Die Folgen für Haushalte, Firmen und auch die Versicherungsbranche sind beträchtlich: Unser Land ist real ärmer geworden, die Kaufkraft ist gesunken. Menschen haben weniger Geld zur freien Verfügung und versuchen, ihre Ausgaben zu reduzieren. Wie lange müssen wir mit dieser Situation noch leben? In den USA scheint der Scheitelpunkt der Inflation überschritten. In Europa brauchen wir noch etwas Geduld. Die Energiepreise im Großhandel steigen aktuell nicht mehr weiter, auch die Erzeugerpreise haben letzten Monat nachgelassen.
Bis sich solche Veränderungen in den Verbraucherpreisen bemerkbar machen, vergehen jedoch mehrere Monate; es ist sozusagen noch inflationärer Druck in der Pipeline. Kurzfristig können die geplante Strom- und Gaspreisbremse zumindest etwas Entlastung schaffen.
Folgen für die Versicherer
Was bedeutet die Teuerungsrate nun für den Sektor?
Die deutschen Versicherer sind stabil aufgestellt. In der Schaden- und Unfallversicherung überprüfen wir bestehende Rückstellungen regelmäßig. Grundsätzlich treibt die hohe Teuerungsrate alle Kosten nach oben, in einigen Bereichen wie Autoersatzteile besonders stark.
Diese Kostensteigerungen können wir nicht allein auffangen. Wir müssen die Versicherungsbeiträge so kalkulieren, dass wir weiterhin alle Schäden bezahlen können. Dafür gibt es zum Beispiel in der Wohngebäudeversicherung, aber auch in Gewerbe- und Industriepolicen sogenannte Anpassungsfaktoren. Dadurch wird die Versicherungssumme jährlich an die Inflation angepasst.
Was die Lebensversicherung angeht: Wir haben viele Produkte schon angepasst, um Renditechancen zu verbessern. Dazu kommen weitere Vorteile: Kundinnen und Kunden können ihre Beitragshöhe je nach Lebenssituation anpassen, man kann pausieren oder Kapital während der Laufzeit abrufen. In Deutschland haben wir immer noch mehr Lebensversicherungsverträge als Einwohner. Pro Jahr fließen fast 100 Mrd. Euro an Beiträgen.
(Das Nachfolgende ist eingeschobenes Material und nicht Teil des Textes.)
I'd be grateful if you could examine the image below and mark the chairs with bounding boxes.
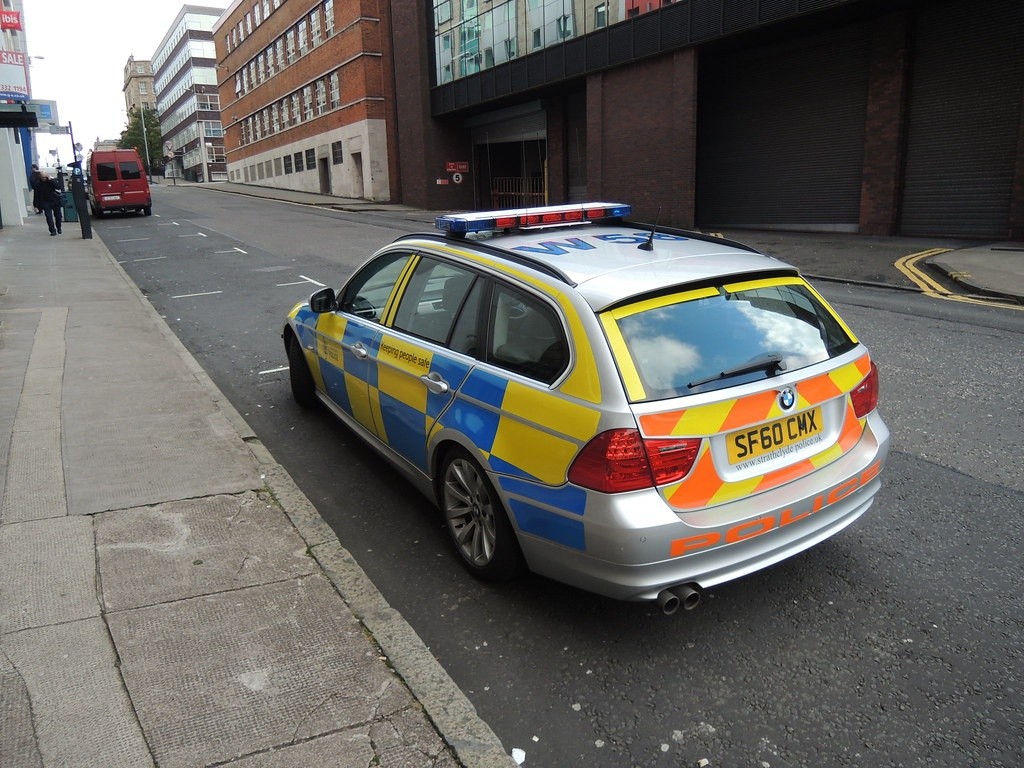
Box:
[428,275,551,364]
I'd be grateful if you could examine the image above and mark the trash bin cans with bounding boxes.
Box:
[62,190,79,223]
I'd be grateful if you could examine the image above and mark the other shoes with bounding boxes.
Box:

Sparposten Versicherungen?
Ganz grundsätzlich glaube ich nicht, dass Versicherungen der erste Sparposten sein werden. Aber natürlich: Wenn das Geld knapper ist, werden sich Menschen ihre Versicherungen gut anschauen. Und das nicht nur unter dem Gesichtspunkt, ob sie gut abgesichert sind, sondern auch, was sie für diesen Schutz bezahlen. Es kann durchaus sein, dass einige Kundinnen und Kunden dann bei manchen Policen einen höheren Selbstbehalt vereinbaren. Oder nicht mehr den Komfortschutz, sondern eher die Basis-Variante wählen. Aber ein Risikoschutz, gerade für existenzielle Risiken, bleibt den Menschen wichtig, da bin ich sicher. Bei der Altersvorsorge erhöht die gestiegene Inflation eigentlich den heutigen Vorsorgebedarf. Aber oft werden langfristige Vorsorge und Absicherung in Krisenzeiten tendenziell in die Zukunft vertagt. Das ist nachvollziehbar, könnte sich aber später rächen.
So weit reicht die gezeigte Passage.